Rastilho is a personal comment on the contemporary world, the simplest possible gesture: reaching for an instrument, playing, and looking towards the samba tradition to make a statement about Brazil under Bolsonaro’s rule.
Translation: Aleksandra Szkudłapska
At first glance, the cover of this record looks like a Renaissance painting: densely arranged fruit, leaves, vivid citrus colours. Look closer, though, and you’ll see that most of them are in fact rotten. Pablo Saborido’s photograph used as visual representation of Rastilho shows decay.
The record was made by Kiko Dinucci, whose CV is rather packed – I first heard him on Metá Metá’s albumMetaL MetaL, which explored Afro-Brazilian traditions. He also played samba in Bando Afromarrônico, created polyphonic deconstructions with Passo Torto, and two years ago made an appearance on Elza Soares’ Deus é Mulher. His roots are in guitar music: on the one hand, he looks towards the Brazilian samba tradition played by Baden Powell, Gilberto Gil, João Gilberto or Jorge Ben, but he is also no stranger to electric guitar, having explored metal and punk, and co-founded Personal Choice in the 1990s.
Rastilho is a return to both. While the music has a warm, samba-like sound, it is characterized by compulsive, impetuous strumming, like in punk; the instrument sometimes sounds like percussion. Dinucci plays in a raw way, spitting out sounds devoid of any effects, which reminds me of Tom Carter’s Long Time Underground. Not in terms of aesthetics, of course, but in terms of using the guitar to spin a narrative about reality, use its healing potential. Dinucci came up with the concept of this album when in hospital, Carter reached for the instrument after a heavy bout of pneumonia.
In “Exu Odara”, the Brazilian uses the fingerstyle to play a traditional melody associated with the Afro-American candomblé religion; the highlighted bass sound is very perceptible. In “Olodé”, the guitar functions like the berimbau or atabaque, the percussion instruments used in capoeira. The music is backed, and enrichd, by a small choir. In “Marquito”, in turn, the guitar resembles the guembri played by Gnawa people (but also Joshua Abrams, among others), and in “Tambú e Candongueiro”, the kora, an instrument from Gambia and Mali made famous by Sourakata Koité. The Brazilian aptly switches between the various styles, demonstrating sophisticated possibilities offered by simplicity. He occasionally sings too, and invites guests – on the record, we may hear Ava Rocha’s whispered, drawn out phrases, which function as an additional instrument here, Rodrigo Oga’s contemporary rap or the oneiric vocals of Metá Metá’s Juçara Marçal.
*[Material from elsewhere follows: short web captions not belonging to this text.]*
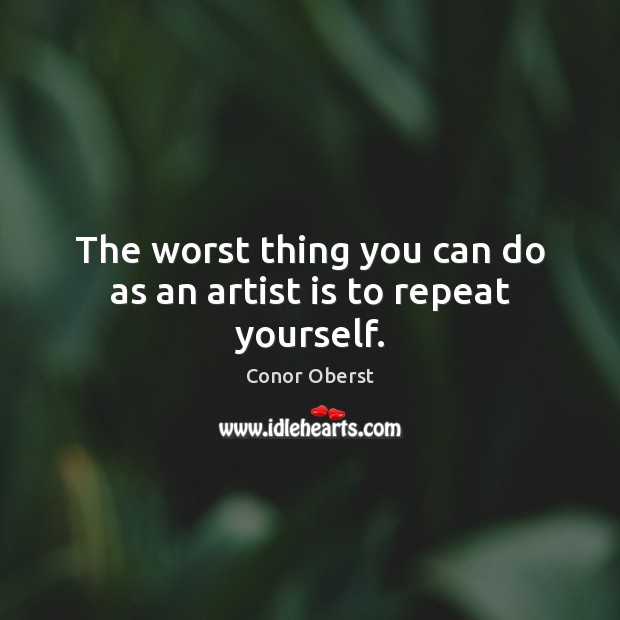 The worst thing you can do as an artist is to repeat yourself. Conor Oberst Picture Quote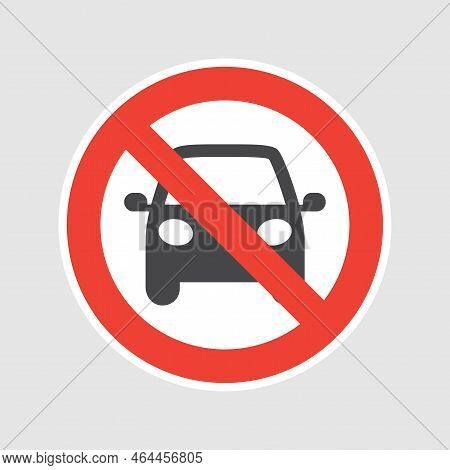 No Motor Vehicles Allowed Vector Sign. No Car Red Prohibition Label Sticker.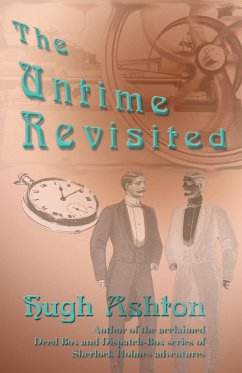 The Untime Revisited: A novel of 19th-Century Paris (eBook, ePUB) - Ashton, Hugh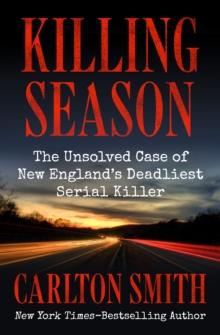 Killing Season : The Unsolved Case of New England's Deadliest Serial Killer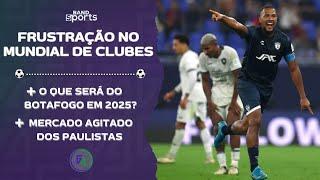 BOTAFOGO 'DESMANCHA' APÓS ELIMINAÇÃO NO MUNDIAL; E O MERCADO DOS CLUBES PAULISTAS | G4 BANDSPORTS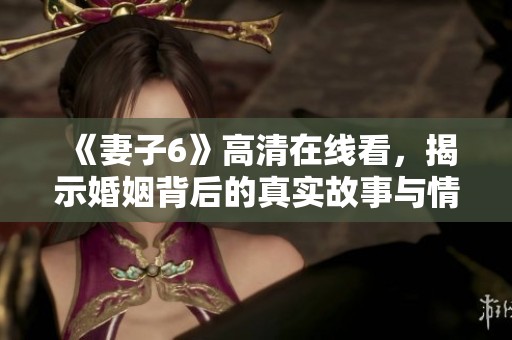 《妻子6》高清在线看，揭示婚姻背后的真实故事与情感纠葛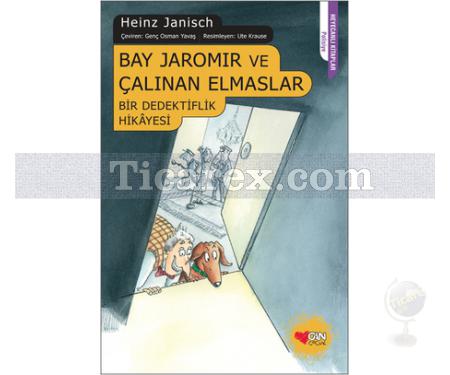 Bay Jaromir ve Çalınan Elmaslar | Bir Dedektiflik Hikayesi | Heinz Janisch - Resim 1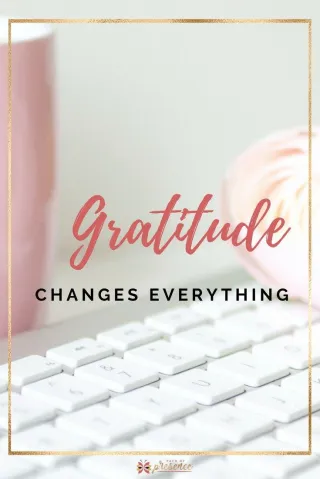 Gratitude Changes Everything: Transform Your Life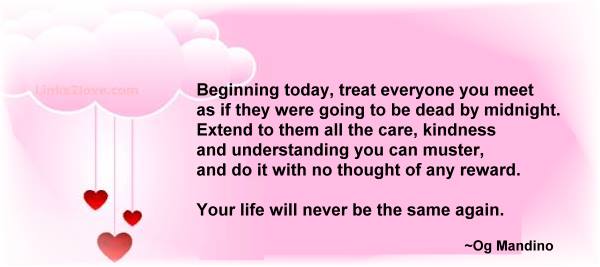 Mandino Quote - Treat everyone kindly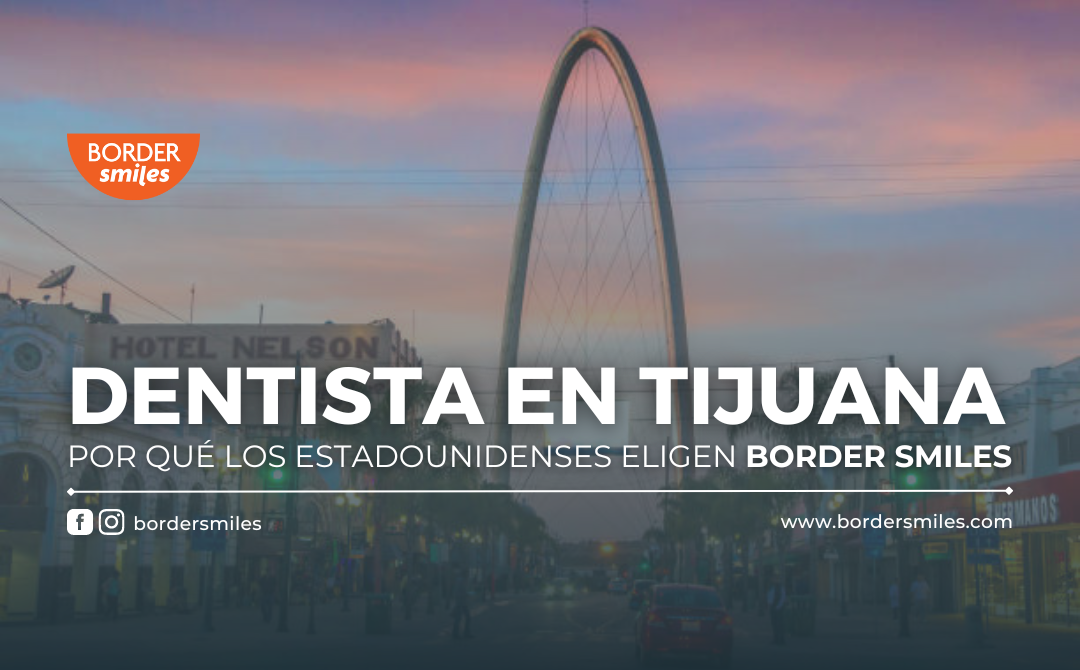 Dentista en Tijuana_Por qué los estadounidenses eligen Border Smiles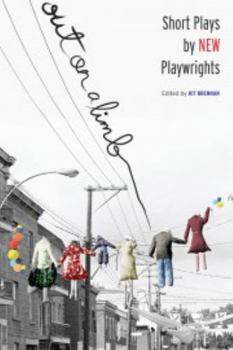 Paperback Out on a Limb: Short Plays by New Playwrights Book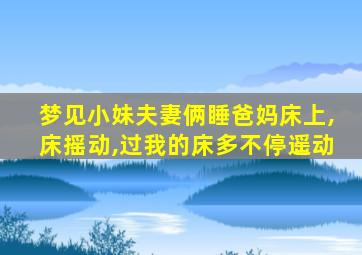 梦见小妹夫妻俩睡爸妈床上,床摇动,过我的床多不停遥动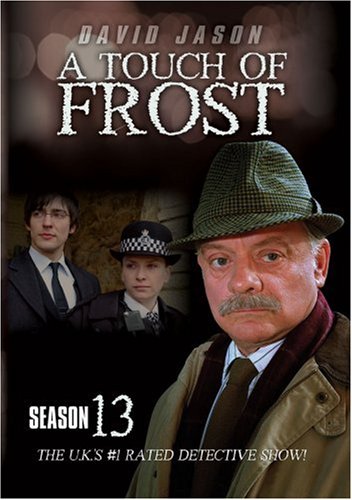 TOUCH OF FROST S13 ENDANGERED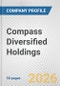Compass Diversified Holdings Fundamental Company Report Including Financial, SWOT, Competitors and Industry Analysis - Product Thumbnail Image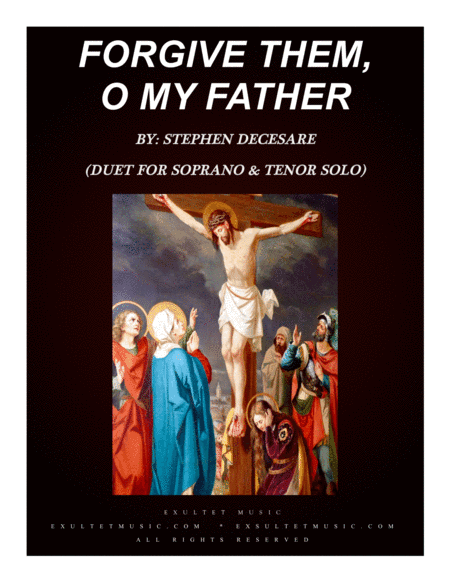 Forgive Them, O My Father (Duet for Soprano and Tenor Solo)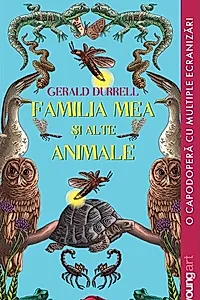 Familia mea și alte animale (Vol. 1)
The record is filled with pop cultural Afro-Brazilian contexts. “Marquito” takes its inspiration from Kleber Mendonça’s brutal western “Bacarau”, and “Febre do Rato” stands for ‘uncontrollable situation’ in Pernambuco slang. Dinucci captures this very moment with his music, asking: where are we actually? There are plenty of such intertextual connections here, not merely serving as an addition to the music layer, but also painting a broader context for the record, again correcting that first impression that we’re looking at a pretty picture and listening to soothing music. Rastilho gradually draws listeners into a state of pensiveness. It is a personal comment on the contemporary world, the simplest possible gesture: reaching for an instrument, playing, looking towards the samba tradition, and creating a narrative about Brazil under Bolsonaro’s rule. In Brazilian, rastilho stands for fuse, but also fingerboard – an element of the guitar. In the record’s finale – an apocalyptic samba – the choir sings vamos explodir. The guitar is a good tool to do that. It hits hard, but quiets down at the end – so perhaps everything else will also come to pass? Rastilho sounds very universal, and this last track gives some hope for a not-too-terrible future in the difficult times we’ve found ourselves in.